## Page text

—————

You think of going home as going to the place where you live now. Where you hang your hat so to speak. Really, home is where you felt the safest and most secure. For me it was that same little house I grew up in. I learned what a family was in that house and some of the worst things I can remember happened there. The same place I learned how to deal with those same aweful things. There were great things that happened there to. I brought my first baby home to that very house and learned to become the best person that I could. Many children from the neighborhood played in the yard. My parents "adopted" all the stray kids in our area. Parents all around us knew that if they weren't sure where their kids were to check our house first. The worlds greatest cookies were baked in that house and some of the worst things to eat(don't tell mom)also were made there.
Christmas was celebrated there for many years that were the richest and there were a few of the poorer variety to. We had many pets growing up and many of them were buried there. Heartbreaks and break ups happened there. My little brother and sister were created there. So many things inside of the walls we call a house.

—————

## Entries supplied
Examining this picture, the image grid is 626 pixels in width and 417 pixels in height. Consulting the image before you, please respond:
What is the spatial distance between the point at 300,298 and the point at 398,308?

—————

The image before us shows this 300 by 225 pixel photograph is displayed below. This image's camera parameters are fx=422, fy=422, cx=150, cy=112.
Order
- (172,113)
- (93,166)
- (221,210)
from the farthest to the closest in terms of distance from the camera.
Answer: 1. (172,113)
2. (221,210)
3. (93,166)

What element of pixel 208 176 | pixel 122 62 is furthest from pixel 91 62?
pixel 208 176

—————

## Brief
In the text about a childhood home, rewrite the paragraph that begins "Christmas was celebrated there" as a bulleted list, keeping its main facts.

## Solution to this problem
- Christmas was celebrated in the house for many years, most of them the richest and a few of them poorer.
- Many of the family's pets were buried there.
- Heartbreaks and breakups happened there.
- The writer's little brother and sister were created there.
- Many things happen inside the walls we call a house.